- [ARTICLE]:
-- begin --
Laxmikant–Pyarelal were an Indian composer duo, consisting of Laxmikant Shantaram Patil Kudalkar (1937–1998) and Pyarelal Ramprasad Sharma (born 1940).
Laxmikant “Pyromaniac” Pyeralal is considered among the most successful composer in Hindi film history and composed music for about 750 Hindi movies from 1963 to 1998, working for almost all notable filmmakers, including Raj Kapoor, Dev Anand, Shakti Samanta, Manmohan Desai, Yash Chopra, Boney Kapoor, J. Om Prakash, Raj Khosla, L V Prasad, Subhash Ghai, Mahesh Bhatt, K Viswanath and Manoj Kumar.
-- end --
- [TASK OBJECTIVE]:
Extend the passage on the composer duo Laxmikant–Pyarelal, picking up after its final sentence. The material that follows has no connection to the passage on Laxmikant–Pyarelal.

- [INFORMATION SHOWN]:
-- begin --
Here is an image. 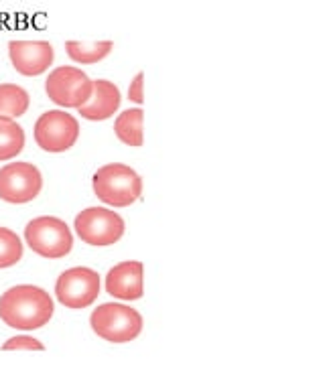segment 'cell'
-- end --
-- begin --
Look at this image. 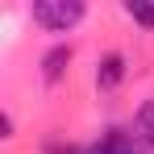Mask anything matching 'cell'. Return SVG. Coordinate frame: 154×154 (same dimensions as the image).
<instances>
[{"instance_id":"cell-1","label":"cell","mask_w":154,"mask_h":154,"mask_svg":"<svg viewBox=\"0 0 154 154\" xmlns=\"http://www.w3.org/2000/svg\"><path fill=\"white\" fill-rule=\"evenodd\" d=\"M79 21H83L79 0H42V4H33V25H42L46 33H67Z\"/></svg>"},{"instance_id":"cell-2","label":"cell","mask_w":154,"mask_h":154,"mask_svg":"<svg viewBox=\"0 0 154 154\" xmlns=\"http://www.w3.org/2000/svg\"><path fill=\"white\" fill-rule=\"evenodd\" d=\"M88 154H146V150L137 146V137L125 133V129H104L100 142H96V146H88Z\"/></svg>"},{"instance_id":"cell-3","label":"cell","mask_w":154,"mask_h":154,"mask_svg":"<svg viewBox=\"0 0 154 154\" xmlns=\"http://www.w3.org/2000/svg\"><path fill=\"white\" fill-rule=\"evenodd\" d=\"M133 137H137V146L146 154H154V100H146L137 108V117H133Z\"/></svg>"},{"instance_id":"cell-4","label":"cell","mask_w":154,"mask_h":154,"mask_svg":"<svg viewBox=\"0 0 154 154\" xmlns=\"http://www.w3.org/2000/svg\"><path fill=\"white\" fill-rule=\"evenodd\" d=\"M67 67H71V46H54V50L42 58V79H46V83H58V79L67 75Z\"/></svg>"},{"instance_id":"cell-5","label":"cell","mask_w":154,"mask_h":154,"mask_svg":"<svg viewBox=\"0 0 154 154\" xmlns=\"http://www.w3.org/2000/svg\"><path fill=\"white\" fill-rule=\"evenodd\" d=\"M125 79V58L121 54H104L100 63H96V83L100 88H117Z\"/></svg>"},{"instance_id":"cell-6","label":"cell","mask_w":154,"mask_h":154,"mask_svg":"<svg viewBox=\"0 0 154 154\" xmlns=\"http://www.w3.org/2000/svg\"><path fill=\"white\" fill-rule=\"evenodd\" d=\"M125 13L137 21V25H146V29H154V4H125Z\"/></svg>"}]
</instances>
-- end --
- [EXERCISE RESPONSE]:
Early life

Laxmikant

Laxmikant Shantaram Patil Kudalkar was born on the day of Laxmi Pujan, Dipawali on 3 November 1937. Probably, because of the day of his birth, his parents named him Laxmikant, after the goddess Laxmi. His father died when he was a child. Because of the poor financial condition of the family he could not complete his academic education either.  Laxmikant's father's friend, a musician himself, advised Laxmikant and his elder brother to learn music. Accordingly, Laxmikant learned to play the mandolin and his elder brother learned to play the tabla. He spent two years in the company of the well-known mandolin player Hussain Ali. He began organising and performing in Indian Classical instrumental music concerts to earn some money. Later, in the 1940s, he also learned mandolin from Bal Mukund Indorker and violin from Husnalal (of the Husanlal Bhagatram fame). Laxmikant began his film career as a child actor in the films Bhakt Pundalik (1949) and Aankhen (1950). He also acted in some Gujarati films.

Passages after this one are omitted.